Saturday, June 18, 2011

Al Jazeera English on Fukushima

Al Jazeera English, June 18, 2011 "UN nuclear report shows Japan safety flaws" reports about the IAEA's assessment updated on June 2. "Japan safety flaws" refers to that those nuclear facilities were not prepared for tsunamis. Here's a catch: IAEA never examines whether the earthquake (not the tsunami) affected the plant. It is because if it is true that the earthquake affected the plant, all the nuclear facilities in Japan are essentially unsafe (actually conscientious academics and engineers subscribe to this view). This may sound ridiculous since there is no such a thing as an absolutely safe machine, but the authorities think that way.


But Al Jazeera's other article titled "Fukushima: It's much worse than you think," written by Dahl Jamail shows a grimmer (rightly so) picture.

Dr Shoji Sawada is a theoretical particle physicist and Professor Emeritus at Nagoya University in Japan.

He is concerned about the types of nuclear plants in his country, and the fact that most of them are of US design.

"Most of the reactors in Japan were designed by US companies who did not care for the effects of earthquakes," Dr Sawada told Al Jazeera. "I think this problem applies to all nuclear power stations across Japan."

Using nuclear power to produce electricity in Japan is a product of the nuclear policy of the US, something Dr Sawada feels is also a large component of the problem.

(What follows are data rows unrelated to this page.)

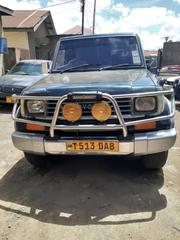 Toyota Land Cruiser 2004 Black for sale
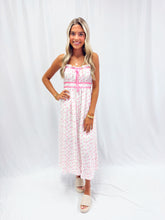 Load image into Gallery viewer, Blooming Bow Dress💖 3 larges left
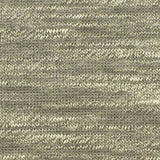 Heathered Grey Marl Chunky Knit, Polyester — texture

"Most of the Japanese scientists at that time, the mid-1950s, considered that the technology of nuclear energy was under development or not established enough, and that it was too early to be put to practical use," he explained. "The Japan Scientists Council recommended the Japanese government not use this technology yet, but the government accepted to use enriched uranium to fuel nuclear power stations, and was thus subjected to US government policy."

Actually this article focuses more on how the US is reacting to the Fukushima disaster. It introduces physician Janette Sherman MD and epidemiologist Joseph Mangano's essay "shedding light on a 35 per cent spike in infant mortality in northwest cities that occurred after the Fukushima meltdown, and may well be the result of fallout from the stricken nuclear plant." Jamail's article questions why the US government doesn't take the contamination caused by the Fukushima accident more seriously.

A supplement: not only those old reactors, but also the newest ones are not safe. A big aftershock in April crippled the emergency power generators at the Higashidori facility--the newest nuclear power plant in Japan, and it was not caused by a tsunami, but an earthquake.